What the exercise asks ▸ Reproduce verbatim the lines below, starting with the line that contains "How far does" and ending with the last line, both ends included.

Information shown ▸
* * * * *

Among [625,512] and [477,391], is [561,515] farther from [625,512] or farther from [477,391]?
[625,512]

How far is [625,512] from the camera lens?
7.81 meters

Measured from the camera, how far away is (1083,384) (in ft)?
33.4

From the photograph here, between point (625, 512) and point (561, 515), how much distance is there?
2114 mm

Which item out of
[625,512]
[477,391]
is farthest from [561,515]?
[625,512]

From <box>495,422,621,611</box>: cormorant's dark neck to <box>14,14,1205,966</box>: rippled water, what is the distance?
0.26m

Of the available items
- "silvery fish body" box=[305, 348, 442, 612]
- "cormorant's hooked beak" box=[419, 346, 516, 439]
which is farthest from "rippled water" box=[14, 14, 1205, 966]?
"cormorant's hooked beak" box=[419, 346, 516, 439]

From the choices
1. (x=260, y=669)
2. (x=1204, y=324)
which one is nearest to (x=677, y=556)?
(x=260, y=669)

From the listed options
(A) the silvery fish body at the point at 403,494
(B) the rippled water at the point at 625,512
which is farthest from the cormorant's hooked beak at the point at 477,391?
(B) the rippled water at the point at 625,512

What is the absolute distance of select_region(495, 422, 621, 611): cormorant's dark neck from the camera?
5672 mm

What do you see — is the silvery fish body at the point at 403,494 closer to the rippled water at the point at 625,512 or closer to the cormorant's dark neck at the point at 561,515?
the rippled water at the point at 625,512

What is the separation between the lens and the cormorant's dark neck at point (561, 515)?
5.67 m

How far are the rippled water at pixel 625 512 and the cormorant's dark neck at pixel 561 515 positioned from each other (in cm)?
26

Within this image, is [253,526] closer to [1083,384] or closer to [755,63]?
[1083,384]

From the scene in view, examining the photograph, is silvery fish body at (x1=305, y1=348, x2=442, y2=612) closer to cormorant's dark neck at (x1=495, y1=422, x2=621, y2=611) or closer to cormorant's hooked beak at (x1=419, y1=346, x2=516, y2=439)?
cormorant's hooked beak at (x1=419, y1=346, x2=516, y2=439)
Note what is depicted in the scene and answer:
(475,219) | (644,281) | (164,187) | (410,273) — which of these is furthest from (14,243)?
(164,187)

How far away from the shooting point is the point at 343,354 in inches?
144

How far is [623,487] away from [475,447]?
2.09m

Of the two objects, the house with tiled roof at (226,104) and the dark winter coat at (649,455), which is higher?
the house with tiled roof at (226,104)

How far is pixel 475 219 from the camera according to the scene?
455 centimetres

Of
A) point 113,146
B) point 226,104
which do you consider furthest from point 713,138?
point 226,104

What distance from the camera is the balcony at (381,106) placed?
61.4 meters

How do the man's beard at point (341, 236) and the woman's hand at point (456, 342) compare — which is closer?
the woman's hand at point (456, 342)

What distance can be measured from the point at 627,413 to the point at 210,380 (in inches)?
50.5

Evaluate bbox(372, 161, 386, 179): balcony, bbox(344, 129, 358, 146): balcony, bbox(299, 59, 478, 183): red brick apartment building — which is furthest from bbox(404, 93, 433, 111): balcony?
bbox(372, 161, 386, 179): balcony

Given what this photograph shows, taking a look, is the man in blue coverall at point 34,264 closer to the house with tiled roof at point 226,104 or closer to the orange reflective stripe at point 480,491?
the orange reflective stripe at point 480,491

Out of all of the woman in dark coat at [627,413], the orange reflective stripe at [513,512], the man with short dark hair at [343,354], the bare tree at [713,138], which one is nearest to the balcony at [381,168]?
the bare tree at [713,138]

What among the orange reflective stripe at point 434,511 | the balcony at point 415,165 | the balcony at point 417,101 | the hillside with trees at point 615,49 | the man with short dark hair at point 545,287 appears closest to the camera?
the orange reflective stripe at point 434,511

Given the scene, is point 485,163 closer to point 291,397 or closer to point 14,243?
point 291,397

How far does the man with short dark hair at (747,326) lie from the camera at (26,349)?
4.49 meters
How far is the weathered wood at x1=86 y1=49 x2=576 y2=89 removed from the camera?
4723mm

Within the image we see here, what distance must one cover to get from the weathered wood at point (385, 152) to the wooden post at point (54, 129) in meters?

* * * * *

Exercise response ▸
How far does the man with short dark hair at (747,326) lie from the camera at (26,349)?
4.49 meters
How far is the weathered wood at x1=86 y1=49 x2=576 y2=89 removed from the camera?
4723mm

Within the image we see here, what distance must one cover to get from the weathered wood at point (385, 152) to the wooden post at point (54, 129) in meters?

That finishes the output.